The Optimality of Polynomial Regression for Agnostic Learning under Gaussian Marginals
This work provides foundational insights into the theoretical limits of agnostic learning for machine learning researchers, particularly those working on statistical query (SQ) algorithms and complexity theory.
This paper investigates agnostic learning under Gaussian distributions, demonstrating that $L^1$-regression is nearly optimal for Boolean concept classes. This finding links computational difficulty to the polynomial degree needed for $L^1$-norm approximation, leading to optimal SQ lower bounds for linear threshold functions and the first non-trivial SQ lower bounds for polynomial threshold functions and intersections of halfspaces.

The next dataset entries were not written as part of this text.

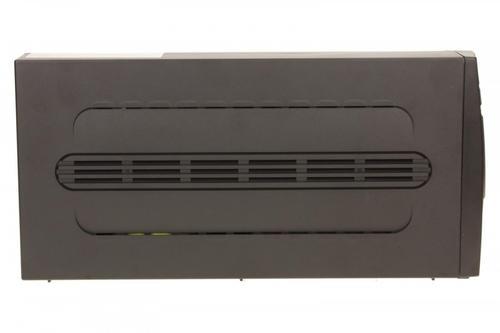 Lestar UPS MD-655 625VA/375W AVR 3xIEC + 1xIEC PRINTER USB RJ11 BL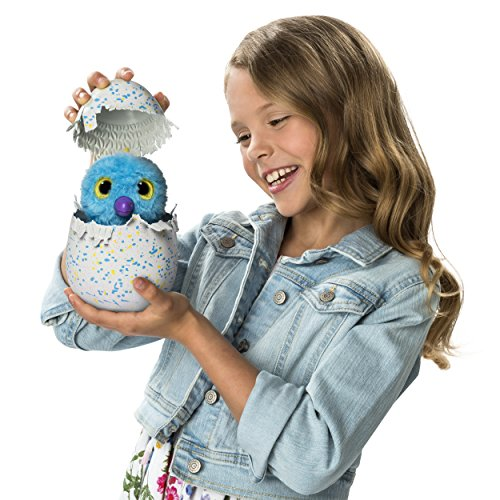 Hatchimals Glittering Garden - Hatching Egg - Interactive Creature – Shimmering Draggle by Spin Master by Hatchimals (Image #5)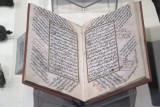 Tarsus Museum november 2014 4738.jpg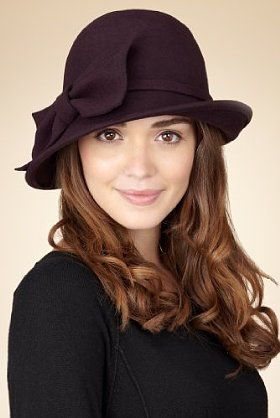 Pure Wool Bow Cloche Hat | Aubergine | Marks & Spencer | £25.00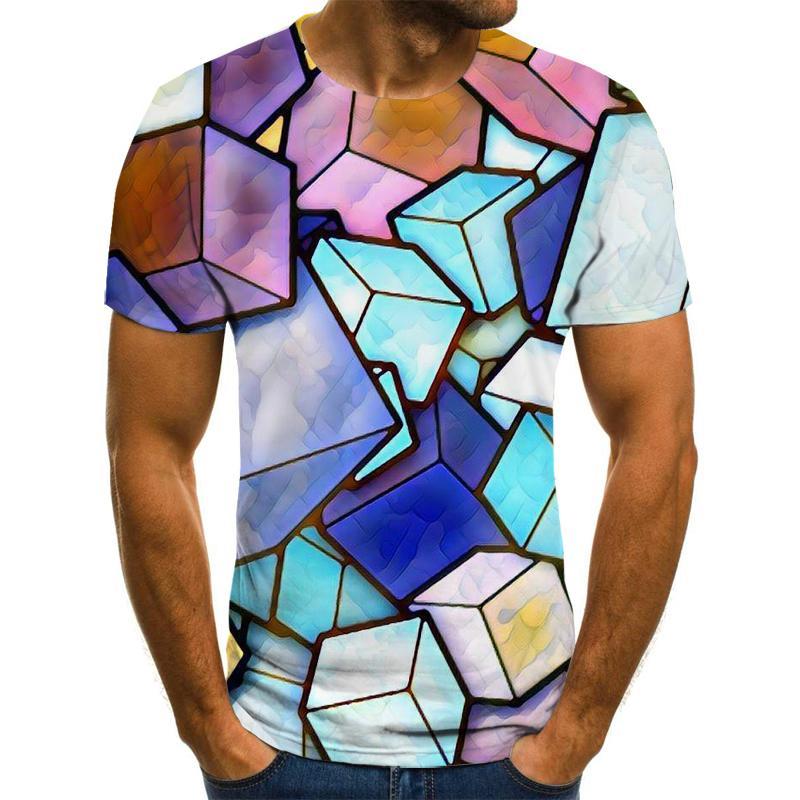 2021 New high quality T-shirt 2020 rare things short sleeve fashion design men's 3D animal print T-shirt summer casual T-shirt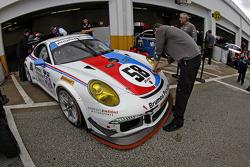 #58 Wright Motorsports Porsche 911 GT America: Madiсин Snow, Jan Heylen, Патрік Демпсі, Philipp Eng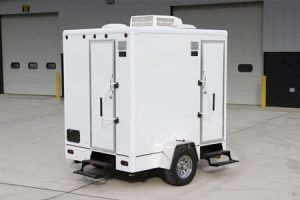 small bathroom trailers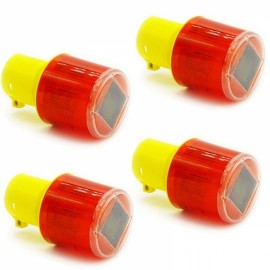 4pcs Solar Powered LED Traffic Strobe Emergency Beacon Warning Light Alarm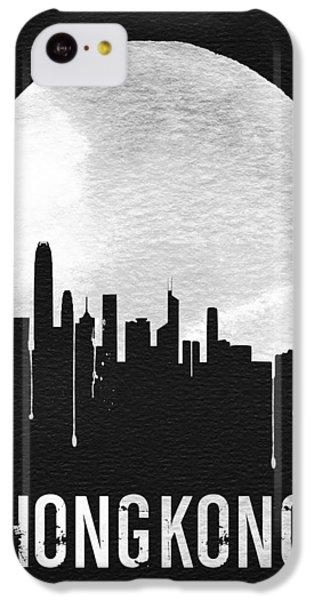 Hong Kong Skyline Black IPhone 5c Case by Naxart Studio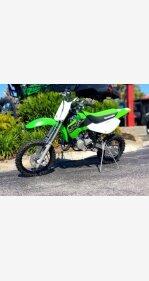 2020 Kawasaki KX65 for sale 200820516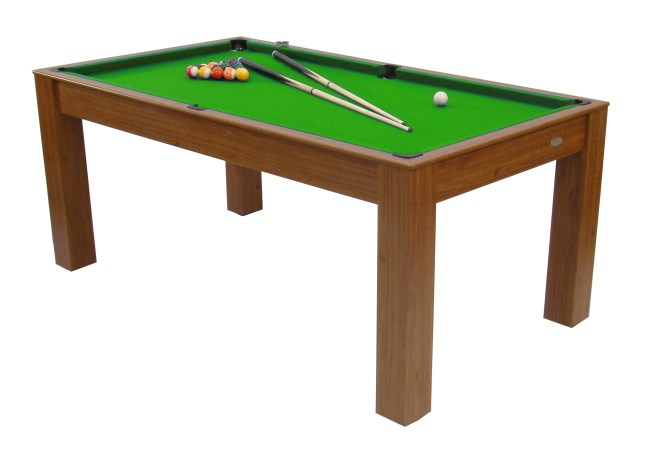 Mars Deluxe Combi Games Table Pool - Table Tennis and Dinner Table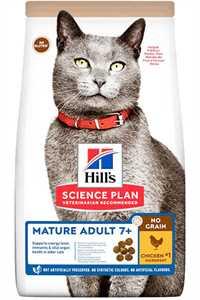 Hills Tahılsız Mature Adult +7 Tavuklu Yaşlı Kedi Maması 1,5kg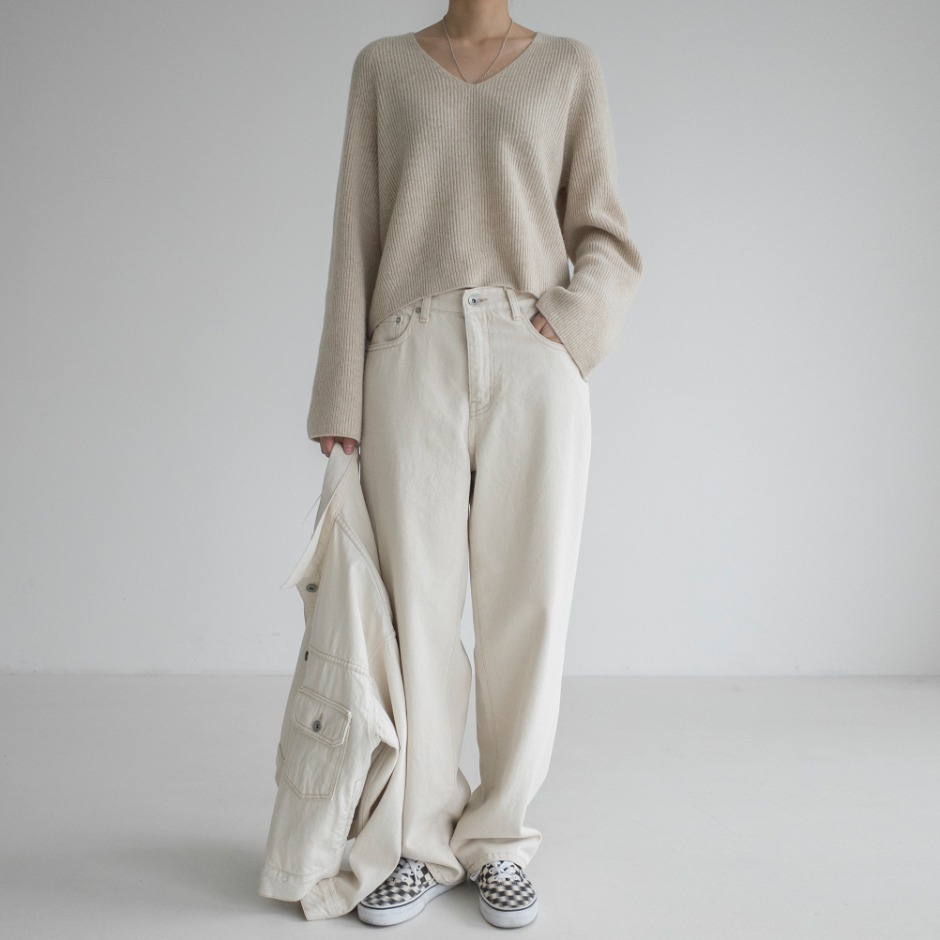 River natural loose pant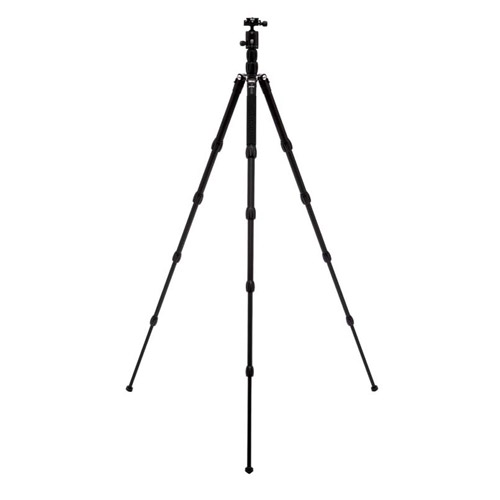 Roadtrip S Aluminium Tripod - Black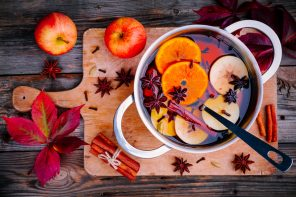Spiced mulled cider recipe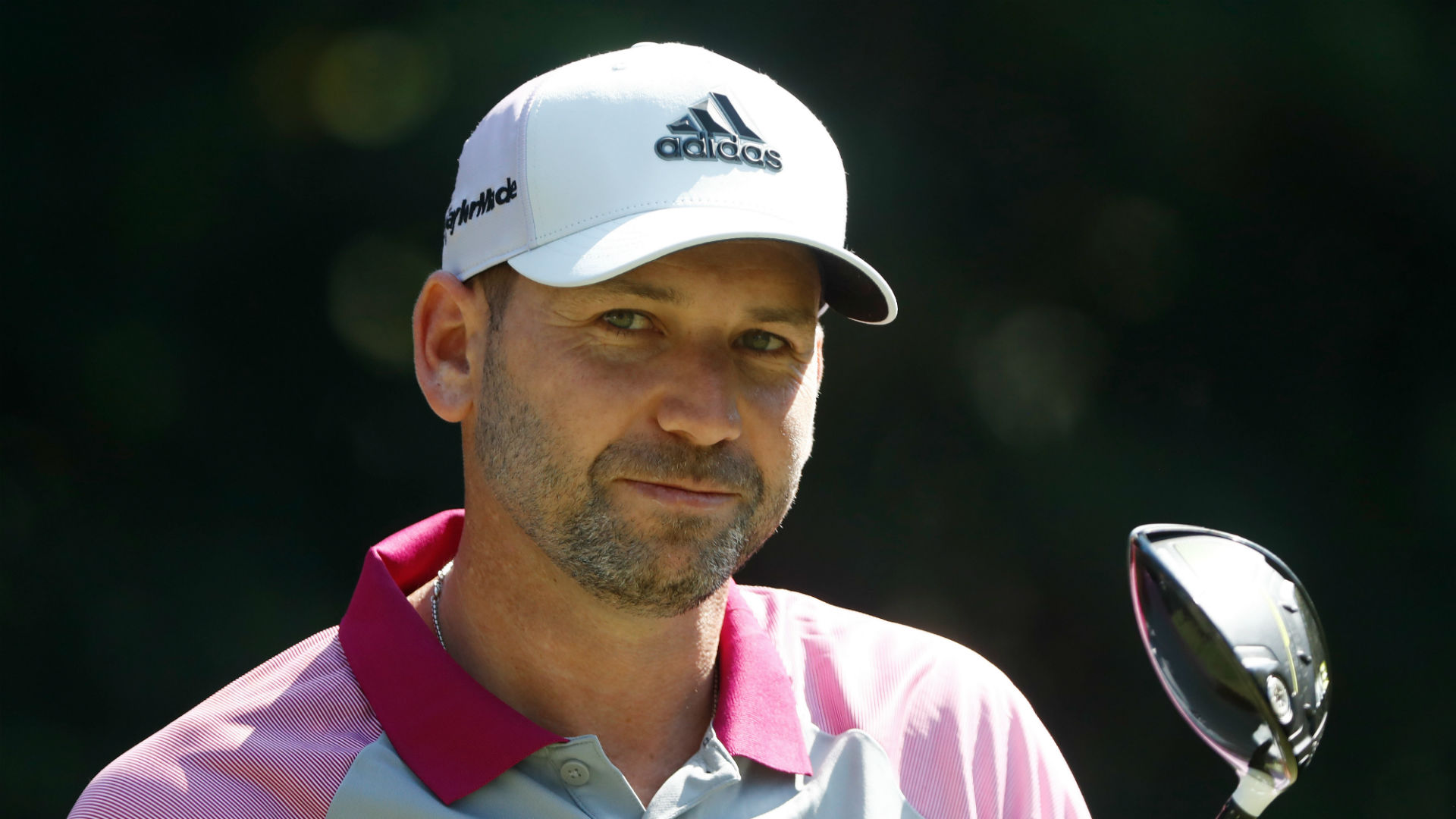 Sergio Garcia breaks putter, drains birdie with his 3-wood instead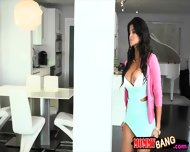Bianka And Sarai Fucked With Hard Shaft In Threesome Session - scene 4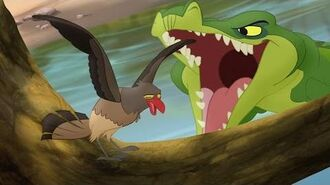 Lion Guard Makuu Attacks! Ono the Tickbird HD Clip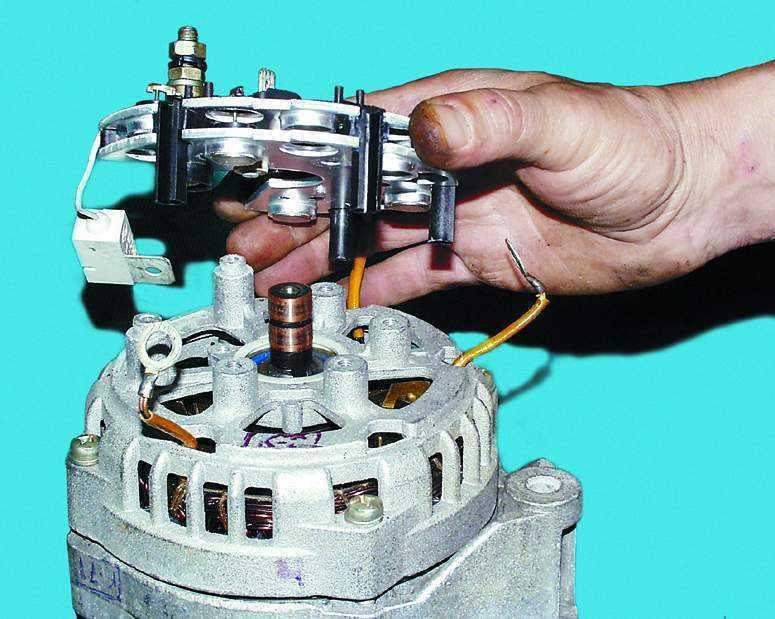Ремонт бытового генератора своими руками 74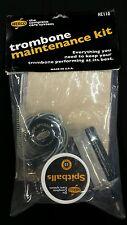 Herco Trombone Maintenance Kit HE110 Slide Oil Flex Brush Spitballs Grease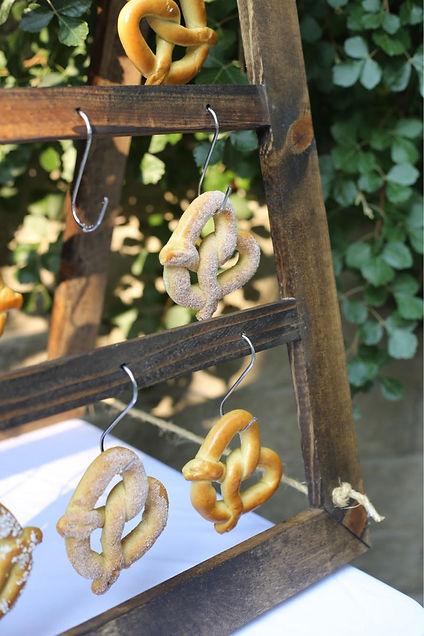 pretzels 2.jpg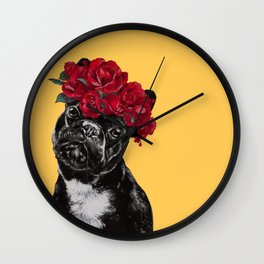 French Bulldog with Rose Flower Crown in Yellow Wall Clock
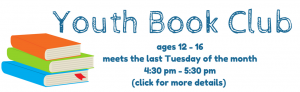 Youth Book Club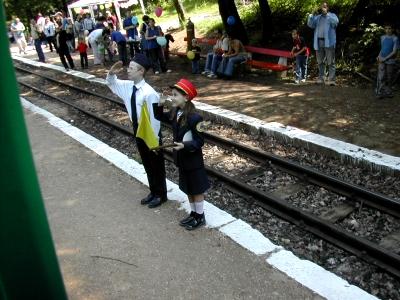 子供鉄道の駅員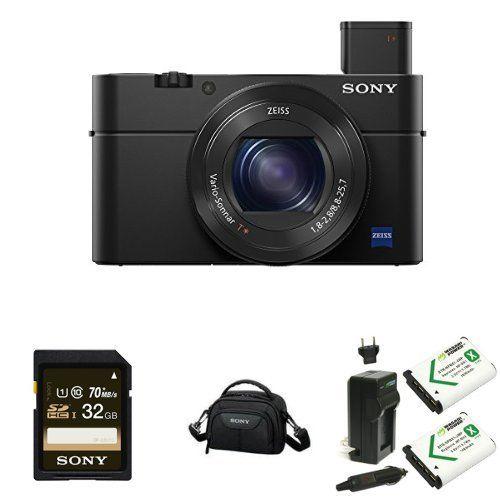 Sony Cyber-shot DSC-RX100 IV 20.2 MP Digital Still Camera Deluxe Bundle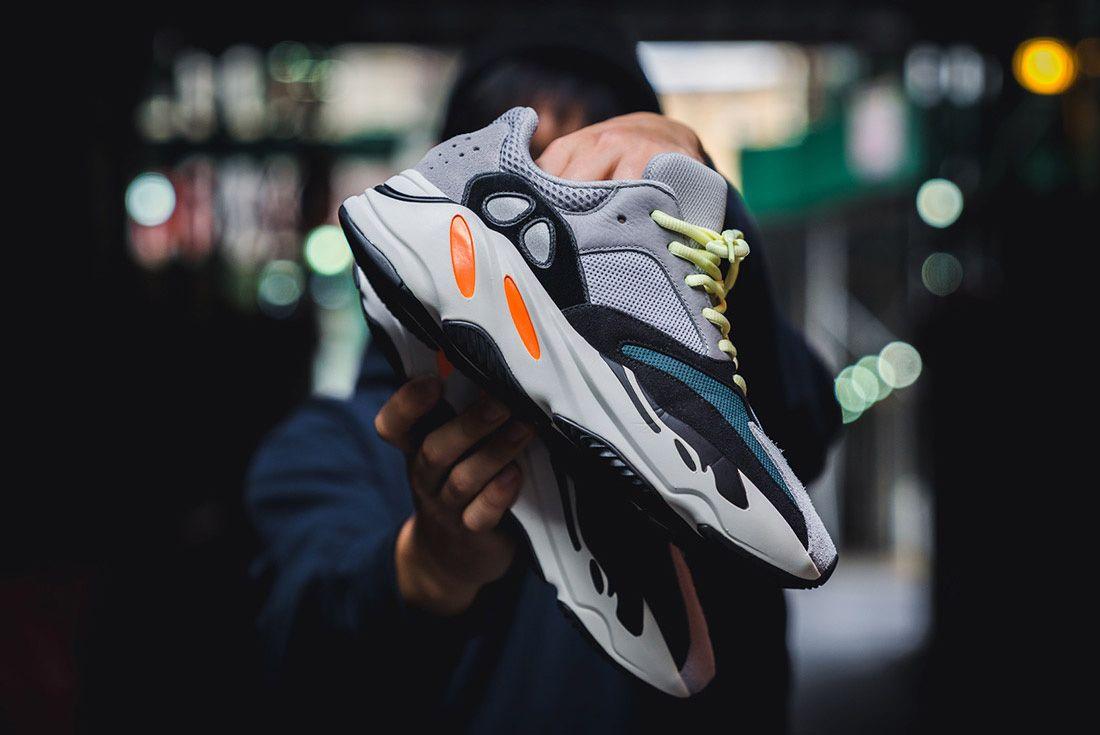 Adidas Yeezy 700 On Foot Sneaker Freaker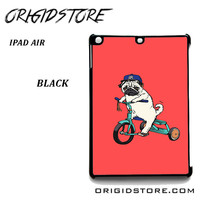 Pug Bicycle For Ipad Air 2 Case Please Make Sure Your Device With Message Case UY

We study the problem of agnostic learning under the Gaussian distribution. We develop a method for finding hard families of examples for a wide class of problems by using LP duality. For Boolean-valued concept classes, we show that the $L^1$-regression algorithm is essentially best possible, and therefore that the computational difficulty of agnostically learning a concept class is closely related to the polynomial degree required to approximate any function from the class in $L^1$-norm. Using this characterization along with additional analytic tools, we obtain optimal SQ lower bounds for agnostically learning linear threshold functions and the first non-trivial SQ lower bounds for polynomial threshold functions and intersections of halfspaces. We also develop an analogous theory for agnostically learning real-valued functions, and as an application prove near-optimal SQ lower bounds for agnostically learning ReLUs and sigmoids.